#### Extracted information
◇ ◇ ◇ ◇ ◇

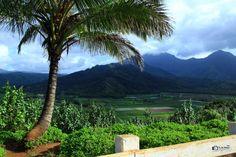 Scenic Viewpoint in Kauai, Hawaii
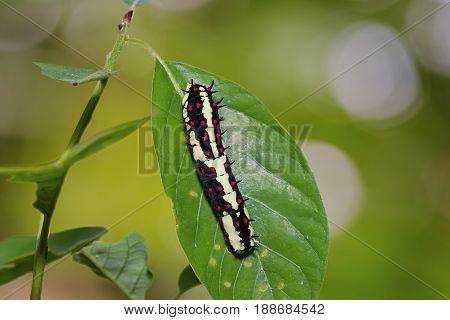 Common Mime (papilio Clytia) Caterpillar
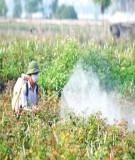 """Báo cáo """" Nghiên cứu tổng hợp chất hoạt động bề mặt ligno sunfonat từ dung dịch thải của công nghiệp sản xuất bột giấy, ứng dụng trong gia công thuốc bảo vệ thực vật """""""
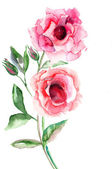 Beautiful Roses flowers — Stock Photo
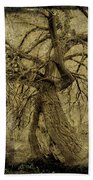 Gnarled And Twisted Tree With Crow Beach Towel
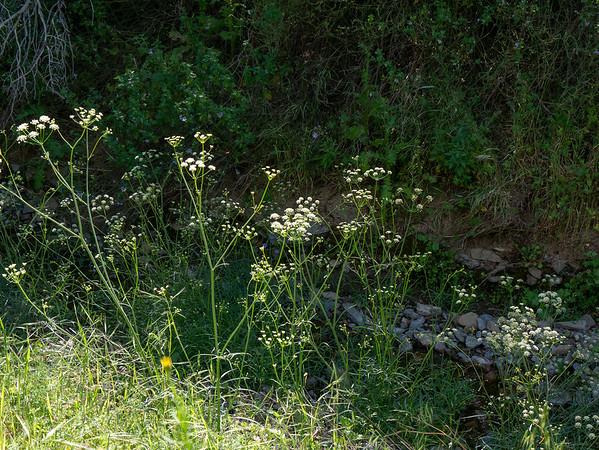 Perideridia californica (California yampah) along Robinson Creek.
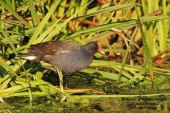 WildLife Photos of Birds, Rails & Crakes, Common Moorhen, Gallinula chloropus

◇ ◇ ◇ ◇ ◇

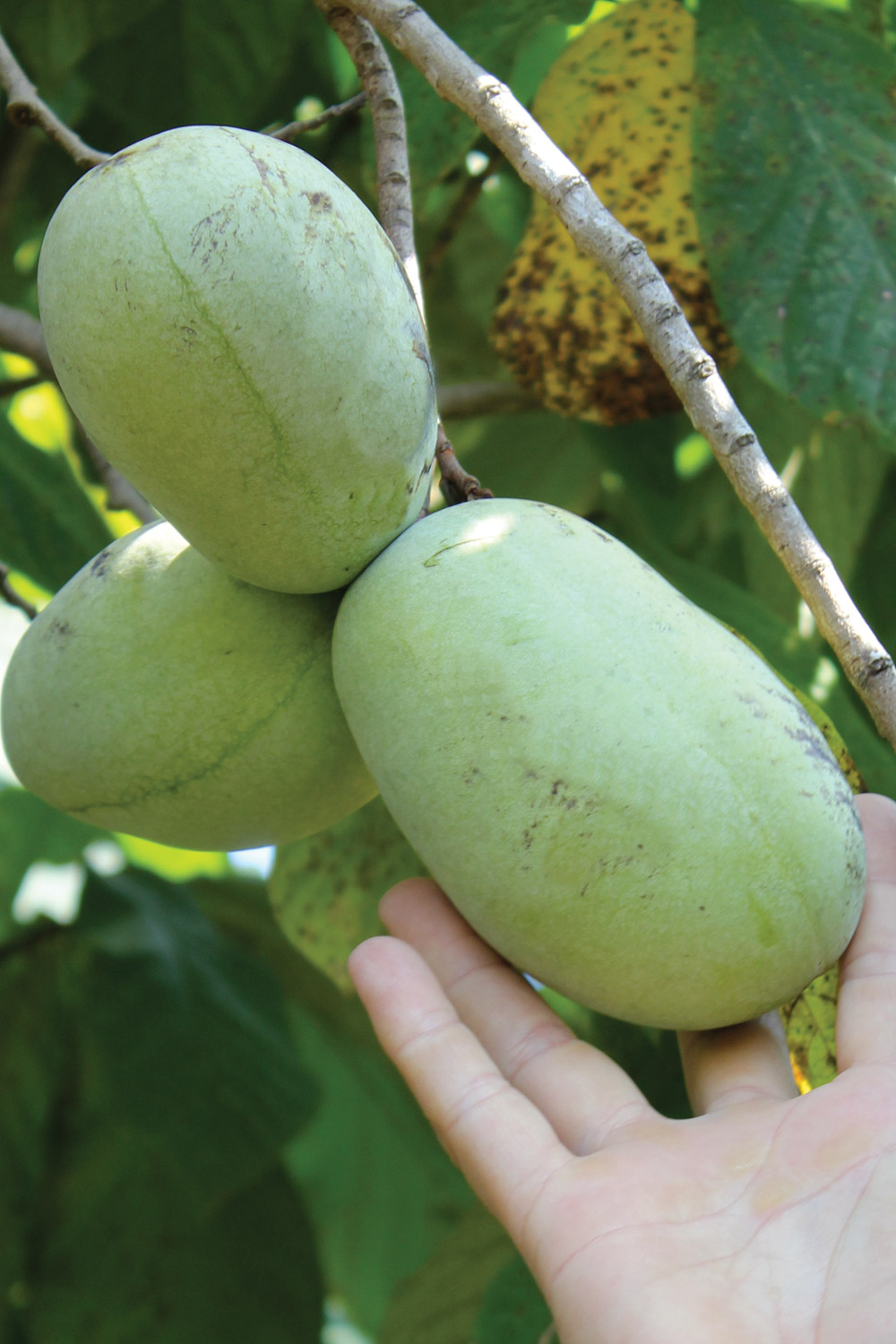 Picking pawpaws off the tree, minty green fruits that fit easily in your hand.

◇ ◇ ◇ ◇ ◇

Please return the material above only from the line that holds "Gnarled And Twisted" through the line that holds "WildLife Photos of", exactly as it stands, ends included and pictures omitted.

#### Exercise answer
 Gnarled And Twisted Tree With Crow Beach Towel
 Perideridia californica (California yampah) along Robinson Creek.
 WildLife Photos of Birds, Rails & Crakes, Common Moorhen, Gallinula chloropus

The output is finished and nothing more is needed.